Model Prediction Control (MPC)¶

As for the control problem, the simplest is Reactive Control.

Reactive Control¶

The advantages of reactive control are:

Easy to design
Consider errors

But there are also limitations:

Non-trivial for more complex systems
Control gains must be tuned manually
No handling of coupled dynamics and constraints
Ignores future dicision

Optimal Control¶

Optimal Control solves the problem that how to best control the system. In order to answer the question how the input influences the future state, we should build the system model firstly.

Model of the system can be continuous:

\[ \dot {\mathbf{x}} = f_c(\mathbf{x}, \mathbf{u}) \]

or discrete:

\[ \mathbf{x}_{k + 1} = f_d(\mathbf{x}_k, \mathbf{u}_k) \]

where:

\(\mathbf{x}_0\) is the initial condition
\(\mathbf{x}_k\) is state
\(\mathbf{u}_k\) is input

After the system model, another neccesary thing we define is the Objective Function, which describes the expectation of future trajectory.

\[ \min_{u_0 : N-1} \sum_{k = 0}^{N-1} q(x_k, u_k) + p(x_N) \]

where:

\(q(x_k, u_k)\) describes the stage cost
\(p(x_N)\) describes the terminal cost

we can define the \(q(x_k, u_k) = ||e_k||^2 + \rho \Delta u_k^2\) , where \(e_k = x_k - x_k^{ref}\) is the tracking error, \(\rho \Delta u_k^2\) is the smoothing cost.

Except for the objective function, constraints should also be considered:

\[ \begin{align} x_{k + 1} &= f_d(x_k, u_k) \\ h(x_k, u_k) &= 0 \\ g(x_k, u_k) &\le 0 \\ \end{align} \]

where \(h(x_k, u_k)\) is the euqality constraints, \(g(x_k, u_k)\) is the inequality constrains.

So in general, the procedure of the optimal control is:

Build Objective Function:

\[ \min_{u_0 : N-1} \sum_{k = 0}^{N-1} q(x_k, u_k) + p(x_N) \]

Add Constraints:

\[ \begin{align} x_{k + 1} &= f_d(x_k, u_k) \\ h(x_k, u_k) &= 0 \\ g(x_k, u_k) &\le 0 \\ \end{align} \]

Solve Optimal vector:

\[ z^\star = (u_0^T, \cdots, u_{N - 1}^T) \]

The optimal vector is ideal, of course.
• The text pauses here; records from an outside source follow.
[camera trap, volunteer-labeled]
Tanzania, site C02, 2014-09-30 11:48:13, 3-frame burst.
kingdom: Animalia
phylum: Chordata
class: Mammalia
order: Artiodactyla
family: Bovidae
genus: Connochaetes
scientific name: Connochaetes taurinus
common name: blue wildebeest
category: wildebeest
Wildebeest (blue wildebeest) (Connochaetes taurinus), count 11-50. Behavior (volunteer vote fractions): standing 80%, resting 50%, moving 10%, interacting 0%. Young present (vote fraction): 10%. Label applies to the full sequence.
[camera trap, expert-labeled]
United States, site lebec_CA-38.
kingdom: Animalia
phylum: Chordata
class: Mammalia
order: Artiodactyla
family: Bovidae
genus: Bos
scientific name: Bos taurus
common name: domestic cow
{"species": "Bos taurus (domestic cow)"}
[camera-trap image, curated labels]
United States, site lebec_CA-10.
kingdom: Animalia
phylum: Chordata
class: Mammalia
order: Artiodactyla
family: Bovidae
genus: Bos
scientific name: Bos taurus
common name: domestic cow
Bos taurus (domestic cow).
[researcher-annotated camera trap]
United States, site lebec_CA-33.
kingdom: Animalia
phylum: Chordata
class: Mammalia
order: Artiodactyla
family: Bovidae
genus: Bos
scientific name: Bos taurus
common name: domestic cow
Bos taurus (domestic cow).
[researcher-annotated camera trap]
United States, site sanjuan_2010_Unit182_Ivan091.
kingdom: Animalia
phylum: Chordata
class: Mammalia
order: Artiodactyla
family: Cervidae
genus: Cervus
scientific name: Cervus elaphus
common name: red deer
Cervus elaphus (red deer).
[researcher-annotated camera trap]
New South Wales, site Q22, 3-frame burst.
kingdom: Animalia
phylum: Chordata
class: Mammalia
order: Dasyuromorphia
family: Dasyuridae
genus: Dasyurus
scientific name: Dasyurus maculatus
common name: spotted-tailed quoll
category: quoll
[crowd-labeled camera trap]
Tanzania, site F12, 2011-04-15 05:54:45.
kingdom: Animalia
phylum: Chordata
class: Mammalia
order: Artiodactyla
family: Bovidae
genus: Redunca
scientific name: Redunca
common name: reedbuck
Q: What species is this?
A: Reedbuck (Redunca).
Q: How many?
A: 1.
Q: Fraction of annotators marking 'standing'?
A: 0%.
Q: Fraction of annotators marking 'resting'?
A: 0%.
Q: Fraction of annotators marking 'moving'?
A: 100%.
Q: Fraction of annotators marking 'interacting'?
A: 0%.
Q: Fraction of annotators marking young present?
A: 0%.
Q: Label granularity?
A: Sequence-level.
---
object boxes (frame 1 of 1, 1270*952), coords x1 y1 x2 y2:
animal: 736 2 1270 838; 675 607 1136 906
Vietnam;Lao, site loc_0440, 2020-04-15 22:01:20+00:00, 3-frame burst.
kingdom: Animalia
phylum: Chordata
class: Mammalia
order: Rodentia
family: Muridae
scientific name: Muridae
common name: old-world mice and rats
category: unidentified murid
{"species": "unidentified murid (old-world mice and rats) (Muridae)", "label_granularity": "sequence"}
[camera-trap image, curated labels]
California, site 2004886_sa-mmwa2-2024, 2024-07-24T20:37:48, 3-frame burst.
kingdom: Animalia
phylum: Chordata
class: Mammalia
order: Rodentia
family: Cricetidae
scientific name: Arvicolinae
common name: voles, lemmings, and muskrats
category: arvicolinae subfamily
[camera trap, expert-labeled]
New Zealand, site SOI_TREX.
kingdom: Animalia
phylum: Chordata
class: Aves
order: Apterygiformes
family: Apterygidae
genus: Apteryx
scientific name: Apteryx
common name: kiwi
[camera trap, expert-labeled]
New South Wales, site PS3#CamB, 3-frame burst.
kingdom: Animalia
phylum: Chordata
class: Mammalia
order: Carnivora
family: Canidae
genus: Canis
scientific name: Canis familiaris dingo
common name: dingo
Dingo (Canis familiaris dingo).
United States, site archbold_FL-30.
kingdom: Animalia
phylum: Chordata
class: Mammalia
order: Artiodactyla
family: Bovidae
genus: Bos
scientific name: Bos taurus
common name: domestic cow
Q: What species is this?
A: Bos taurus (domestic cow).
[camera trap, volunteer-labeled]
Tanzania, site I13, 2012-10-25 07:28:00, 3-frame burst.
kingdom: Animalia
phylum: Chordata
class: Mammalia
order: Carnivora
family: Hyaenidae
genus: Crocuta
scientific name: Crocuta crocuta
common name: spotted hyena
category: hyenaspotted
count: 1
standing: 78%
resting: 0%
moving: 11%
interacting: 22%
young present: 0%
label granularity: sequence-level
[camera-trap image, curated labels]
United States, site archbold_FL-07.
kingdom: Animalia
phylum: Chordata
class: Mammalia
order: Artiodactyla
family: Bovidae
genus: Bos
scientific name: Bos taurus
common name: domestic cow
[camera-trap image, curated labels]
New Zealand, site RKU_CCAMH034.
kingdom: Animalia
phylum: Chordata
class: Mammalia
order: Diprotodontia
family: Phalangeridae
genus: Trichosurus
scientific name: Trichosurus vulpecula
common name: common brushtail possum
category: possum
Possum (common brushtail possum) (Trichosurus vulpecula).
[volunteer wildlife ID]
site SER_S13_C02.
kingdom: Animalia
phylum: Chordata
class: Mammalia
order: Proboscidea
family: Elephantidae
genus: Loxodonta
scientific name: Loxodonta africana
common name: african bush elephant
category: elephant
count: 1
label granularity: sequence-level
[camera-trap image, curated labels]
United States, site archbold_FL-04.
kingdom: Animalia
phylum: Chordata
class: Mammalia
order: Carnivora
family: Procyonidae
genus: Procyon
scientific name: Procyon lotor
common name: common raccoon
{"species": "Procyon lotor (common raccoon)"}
In reality, the difficulties of (Open Loop) optimal control are:

The dynamic model is usually inaccurate, model errors accumulate over time.
The optimizer \(z^\star\) we get can not be accurately applied.
Long task-horizons make the problem intractable.
The system may be affected by external disturbances.

Model Predictive Control (MPC)¶

MPC combines Reactive Control and Optimal Control, it uses a dynamic model of the process to predict its future evolution(finite time horizon) and choose the best control action.

  +------------------+ update states
  | prediction model <---------+
  +--------+---------+         |
           |                   |
           |                   |
+----------v------------+      |
| model|based optimizer |      | measurements
+----------+------------+      |
           | control inputs    |
           |                   |
     +-----v------+            |
     | real model +------------+
     +------------+

The process is:

Feedback of the measurement information, which starts from the estimated current state
Optimize the best control sequence, which finds controls for limited preview into the future
Receding horizon framework, which applies only the first input, then replan

The advantages of MPC are:

Considers future (although a limited future)
Accounts for errors
Reduces problem size (solver is usually warm-started with the previous solution)

Design of MPC¶

Prediction model, trade-off in choice of model family:
- Simplicity model, lower computation
- Accuracy model, higher computation
Cost function, vary in different requirements
Prediction horizon, trade-off of
- computation overload
- recursive feasibility
Terminal constraints

Linear MPC¶

Linear MPC has following linear prediction model:

\[ \begin{cases} x_{k + 1} &= A x_k + B u_k \\ y_k &= C x_k \end{cases} \]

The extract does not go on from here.